Records provided START

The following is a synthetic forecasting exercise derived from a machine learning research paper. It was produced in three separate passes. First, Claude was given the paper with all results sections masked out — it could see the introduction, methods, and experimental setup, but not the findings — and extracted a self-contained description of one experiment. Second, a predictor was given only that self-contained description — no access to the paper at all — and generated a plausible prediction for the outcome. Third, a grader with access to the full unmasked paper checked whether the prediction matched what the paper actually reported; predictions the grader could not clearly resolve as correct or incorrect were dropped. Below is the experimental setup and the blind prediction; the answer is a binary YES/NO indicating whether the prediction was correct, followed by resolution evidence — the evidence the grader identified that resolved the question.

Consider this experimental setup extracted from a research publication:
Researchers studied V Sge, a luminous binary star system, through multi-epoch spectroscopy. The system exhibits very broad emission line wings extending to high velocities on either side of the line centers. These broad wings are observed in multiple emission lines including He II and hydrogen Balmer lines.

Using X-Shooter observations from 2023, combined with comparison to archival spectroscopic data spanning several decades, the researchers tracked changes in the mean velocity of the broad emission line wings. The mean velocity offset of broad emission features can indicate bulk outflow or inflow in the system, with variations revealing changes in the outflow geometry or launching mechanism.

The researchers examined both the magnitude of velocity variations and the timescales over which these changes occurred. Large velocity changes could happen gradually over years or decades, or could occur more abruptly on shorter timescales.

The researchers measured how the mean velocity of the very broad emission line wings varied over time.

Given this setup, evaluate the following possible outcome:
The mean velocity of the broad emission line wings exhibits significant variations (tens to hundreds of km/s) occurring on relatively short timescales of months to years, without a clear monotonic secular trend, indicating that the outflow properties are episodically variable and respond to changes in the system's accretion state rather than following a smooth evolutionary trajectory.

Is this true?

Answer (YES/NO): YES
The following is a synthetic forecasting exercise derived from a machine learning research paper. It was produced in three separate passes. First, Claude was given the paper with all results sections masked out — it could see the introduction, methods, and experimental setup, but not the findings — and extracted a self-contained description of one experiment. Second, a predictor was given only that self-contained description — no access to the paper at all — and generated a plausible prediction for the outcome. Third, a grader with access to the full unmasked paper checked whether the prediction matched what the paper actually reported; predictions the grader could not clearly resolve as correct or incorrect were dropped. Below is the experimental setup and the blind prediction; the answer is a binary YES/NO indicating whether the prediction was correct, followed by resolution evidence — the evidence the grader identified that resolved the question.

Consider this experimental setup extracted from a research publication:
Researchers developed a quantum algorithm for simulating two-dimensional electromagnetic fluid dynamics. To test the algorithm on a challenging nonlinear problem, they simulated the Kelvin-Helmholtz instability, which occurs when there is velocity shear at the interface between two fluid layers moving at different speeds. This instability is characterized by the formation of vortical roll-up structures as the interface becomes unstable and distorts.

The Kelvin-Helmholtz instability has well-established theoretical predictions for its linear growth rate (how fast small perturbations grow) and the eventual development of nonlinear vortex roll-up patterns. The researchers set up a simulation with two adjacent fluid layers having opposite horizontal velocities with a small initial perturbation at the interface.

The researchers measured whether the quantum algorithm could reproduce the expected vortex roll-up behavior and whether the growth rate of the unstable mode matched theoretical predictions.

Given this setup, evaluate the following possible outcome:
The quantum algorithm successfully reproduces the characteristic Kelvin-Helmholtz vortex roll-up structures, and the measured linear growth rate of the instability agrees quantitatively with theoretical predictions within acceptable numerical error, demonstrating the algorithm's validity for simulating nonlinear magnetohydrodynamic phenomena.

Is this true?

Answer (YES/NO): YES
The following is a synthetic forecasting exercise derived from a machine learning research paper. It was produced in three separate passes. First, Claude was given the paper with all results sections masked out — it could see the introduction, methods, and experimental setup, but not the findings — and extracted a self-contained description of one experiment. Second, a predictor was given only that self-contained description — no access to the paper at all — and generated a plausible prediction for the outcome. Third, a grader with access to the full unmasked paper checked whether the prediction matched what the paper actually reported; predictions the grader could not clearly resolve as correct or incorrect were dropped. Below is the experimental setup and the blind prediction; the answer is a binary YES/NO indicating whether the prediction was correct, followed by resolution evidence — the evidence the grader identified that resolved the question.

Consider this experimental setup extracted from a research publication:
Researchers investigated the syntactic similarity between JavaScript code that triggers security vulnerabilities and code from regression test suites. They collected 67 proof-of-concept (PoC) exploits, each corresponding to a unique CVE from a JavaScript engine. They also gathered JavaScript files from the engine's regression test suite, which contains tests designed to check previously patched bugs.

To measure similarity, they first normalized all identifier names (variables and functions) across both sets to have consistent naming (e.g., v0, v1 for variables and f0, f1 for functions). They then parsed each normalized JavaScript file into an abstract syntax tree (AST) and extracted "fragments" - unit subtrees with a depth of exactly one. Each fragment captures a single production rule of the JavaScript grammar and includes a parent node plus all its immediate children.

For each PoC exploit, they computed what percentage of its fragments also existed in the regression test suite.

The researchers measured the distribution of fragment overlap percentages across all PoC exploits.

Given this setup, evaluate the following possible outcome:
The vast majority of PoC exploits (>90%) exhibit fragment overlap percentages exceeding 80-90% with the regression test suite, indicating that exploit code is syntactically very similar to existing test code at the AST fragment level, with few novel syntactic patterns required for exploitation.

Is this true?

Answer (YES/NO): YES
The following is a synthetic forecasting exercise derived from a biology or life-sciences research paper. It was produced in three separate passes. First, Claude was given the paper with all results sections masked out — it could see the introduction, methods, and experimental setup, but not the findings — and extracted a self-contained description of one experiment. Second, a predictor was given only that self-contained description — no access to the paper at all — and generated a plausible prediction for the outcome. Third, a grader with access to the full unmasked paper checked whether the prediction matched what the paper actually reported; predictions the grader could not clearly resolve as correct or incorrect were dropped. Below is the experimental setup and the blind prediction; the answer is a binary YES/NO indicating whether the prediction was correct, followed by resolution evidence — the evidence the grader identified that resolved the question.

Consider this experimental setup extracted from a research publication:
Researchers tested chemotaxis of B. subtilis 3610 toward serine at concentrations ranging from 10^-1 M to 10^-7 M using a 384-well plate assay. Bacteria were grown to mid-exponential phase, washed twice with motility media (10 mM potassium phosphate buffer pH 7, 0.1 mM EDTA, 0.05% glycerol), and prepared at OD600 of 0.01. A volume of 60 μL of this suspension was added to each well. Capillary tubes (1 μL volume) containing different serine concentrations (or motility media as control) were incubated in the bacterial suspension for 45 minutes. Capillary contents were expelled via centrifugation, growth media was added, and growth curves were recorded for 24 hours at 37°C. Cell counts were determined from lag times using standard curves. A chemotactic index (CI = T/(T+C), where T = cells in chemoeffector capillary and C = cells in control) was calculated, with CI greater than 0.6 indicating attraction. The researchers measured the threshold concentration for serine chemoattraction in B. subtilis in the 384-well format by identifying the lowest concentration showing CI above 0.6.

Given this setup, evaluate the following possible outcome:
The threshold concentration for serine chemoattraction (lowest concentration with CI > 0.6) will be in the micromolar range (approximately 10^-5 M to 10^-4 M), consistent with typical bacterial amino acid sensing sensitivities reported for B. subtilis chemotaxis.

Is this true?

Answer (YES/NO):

Records provided END

• [What is needed]
Copy the data above in its entirety, exactly as given.

• [Task solution]
The following is a synthetic forecasting exercise derived from a machine learning research paper. It was produced in three separate passes. First, Claude was given the paper with all results sections masked out — it could see the introduction, methods, and experimental setup, but not the findings — and extracted a self-contained description of one experiment. Second, a predictor was given only that self-contained description — no access to the paper at all — and generated a plausible prediction for the outcome. Third, a grader with access to the full unmasked paper checked whether the prediction matched what the paper actually reported; predictions the grader could not clearly resolve as correct or incorrect were dropped. Below is the experimental setup and the blind prediction; the answer is a binary YES/NO indicating whether the prediction was correct, followed by resolution evidence — the evidence the grader identified that resolved the question.

Consider this experimental setup extracted from a research publication:
Researchers studied V Sge, a luminous binary star system, through multi-epoch spectroscopy. The system exhibits very broad emission line wings extending to high velocities on either side of the line centers. These broad wings are observed in multiple emission lines including He II and hydrogen Balmer lines.

Using X-Shooter observations from 2023, combined with comparison to archival spectroscopic data spanning several decades, the researchers tracked changes in the mean velocity of the broad emission line wings. The mean velocity offset of broad emission features can indicate bulk outflow or inflow in the system, with variations revealing changes in the outflow geometry or launching mechanism.

The researchers examined both the magnitude of velocity variations and the timescales over which these changes occurred. Large velocity changes could happen gradually over years or decades, or could occur more abruptly on shorter timescales.

The researchers measured how the mean velocity of the very broad emission line wings varied over time.

Given this setup, evaluate the following possible outcome:
The mean velocity of the broad emission line wings exhibits significant variations (tens to hundreds of km/s) occurring on relatively short timescales of months to years, without a clear monotonic secular trend, indicating that the outflow properties are episodically variable and respond to changes in the system's accretion state rather than following a smooth evolutionary trajectory.

Is this true?

Answer (YES/NO): YES
The following is a synthetic forecasting exercise derived from a machine learning research paper. It was produced in three separate passes. First, Claude was given the paper with all results sections masked out — it could see the introduction, methods, and experimental setup, but not the findings — and extracted a self-contained description of one experiment. Second, a predictor was given only that self-contained description — no access to the paper at all — and generated a plausible prediction for the outcome. Third, a grader with access to the full unmasked paper checked whether the prediction matched what the paper actually reported; predictions the grader could not clearly resolve as correct or incorrect were dropped. Below is the experimental setup and the blind prediction; the answer is a binary YES/NO indicating whether the prediction was correct, followed by resolution evidence — the evidence the grader identified that resolved the question.

Consider this experimental setup extracted from a research publication:
Researchers developed a quantum algorithm for simulating two-dimensional electromagnetic fluid dynamics. To test the algorithm on a challenging nonlinear problem, they simulated the Kelvin-Helmholtz instability, which occurs when there is velocity shear at the interface between two fluid layers moving at different speeds. This instability is characterized by the formation of vortical roll-up structures as the interface becomes unstable and distorts.

The Kelvin-Helmholtz instability has well-established theoretical predictions for its linear growth rate (how fast small perturbations grow) and the eventual development of nonlinear vortex roll-up patterns. The researchers set up a simulation with two adjacent fluid layers having opposite horizontal velocities with a small initial perturbation at the interface.

The researchers measured whether the quantum algorithm could reproduce the expected vortex roll-up behavior and whether the growth rate of the unstable mode matched theoretical predictions.

Given this setup, evaluate the following possible outcome:
The quantum algorithm successfully reproduces the characteristic Kelvin-Helmholtz vortex roll-up structures, and the measured linear growth rate of the instability agrees quantitatively with theoretical predictions within acceptable numerical error, demonstrating the algorithm's validity for simulating nonlinear magnetohydrodynamic phenomena.

Is this true?

Answer (YES/NO): YES
The following is a synthetic forecasting exercise derived from a machine learning research paper. It was produced in three separate passes. First, Claude was given the paper with all results sections masked out — it could see the introduction, methods, and experimental setup, but not the findings — and extracted a self-contained description of one experiment. Second, a predictor was given only that self-contained description — no access to the paper at all — and generated a plausible prediction for the outcome. Third, a grader with access to the full unmasked paper checked whether the prediction matched what the paper actually reported; predictions the grader could not clearly resolve as correct or incorrect were dropped. Below is the experimental setup and the blind prediction; the answer is a binary YES/NO indicating whether the prediction was correct, followed by resolution evidence — the evidence the grader identified that resolved the question.

Consider this experimental setup extracted from a research publication:
Researchers investigated the syntactic similarity between JavaScript code that triggers security vulnerabilities and code from regression test suites. They collected 67 proof-of-concept (PoC) exploits, each corresponding to a unique CVE from a JavaScript engine. They also gathered JavaScript files from the engine's regression test suite, which contains tests designed to check previously patched bugs.

To measure similarity, they first normalized all identifier names (variables and functions) across both sets to have consistent naming (e.g., v0, v1 for variables and f0, f1 for functions). They then parsed each normalized JavaScript file into an abstract syntax tree (AST) and extracted "fragments" - unit subtrees with a depth of exactly one. Each fragment captures a single production rule of the JavaScript grammar and includes a parent node plus all its immediate children.

For each PoC exploit, they computed what percentage of its fragments also existed in the regression test suite.

The researchers measured the distribution of fragment overlap percentages across all PoC exploits.

Given this setup, evaluate the following possible outcome:
The vast majority of PoC exploits (>90%) exhibit fragment overlap percentages exceeding 80-90% with the regression test suite, indicating that exploit code is syntactically very similar to existing test code at the AST fragment level, with few novel syntactic patterns required for exploitation.

Is this true?

Answer (YES/NO): YES
The following is a synthetic forecasting exercise derived from a biology or life-sciences research paper. It was produced in three separate passes. First, Claude was given the paper with all results sections masked out — it could see the introduction, methods, and experimental setup, but not the findings — and extracted a self-contained description of one experiment. Second, a predictor was given only that self-contained description — no access to the paper at all — and generated a plausible prediction for the outcome. Third, a grader with access to the full unmasked paper checked whether the prediction matched what the paper actually reported; predictions the grader could not clearly resolve as correct or incorrect were dropped. Below is the experimental setup and the blind prediction; the answer is a binary YES/NO indicating whether the prediction was correct, followed by resolution evidence — the evidence the grader identified that resolved the question.

Consider this experimental setup extracted from a research publication:
Researchers tested chemotaxis of B. subtilis 3610 toward serine at concentrations ranging from 10^-1 M to 10^-7 M using a 384-well plate assay. Bacteria were grown to mid-exponential phase, washed twice with motility media (10 mM potassium phosphate buffer pH 7, 0.1 mM EDTA, 0.05% glycerol), and prepared at OD600 of 0.01. A volume of 60 μL of this suspension was added to each well. Capillary tubes (1 μL volume) containing different serine concentrations (or motility media as control) were incubated in the bacterial suspension for 45 minutes. Capillary contents were expelled via centrifugation, growth media was added, and growth curves were recorded for 24 hours at 37°C. Cell counts were determined from lag times using standard curves. A chemotactic index (CI = T/(T+C), where T = cells in chemoeffector capillary and C = cells in control) was calculated, with CI greater than 0.6 indicating attraction. The researchers measured the threshold concentration for serine chemoattraction in B. subtilis in the 384-well format by identifying the lowest concentration showing CI above 0.6.

Given this setup, evaluate the following possible outcome:
The threshold concentration for serine chemoattraction (lowest concentration with CI > 0.6) will be in the micromolar range (approximately 10^-5 M to 10^-4 M), consistent with typical bacterial amino acid sensing sensitivities reported for B. subtilis chemotaxis.

Is this true?

Answer (YES/NO):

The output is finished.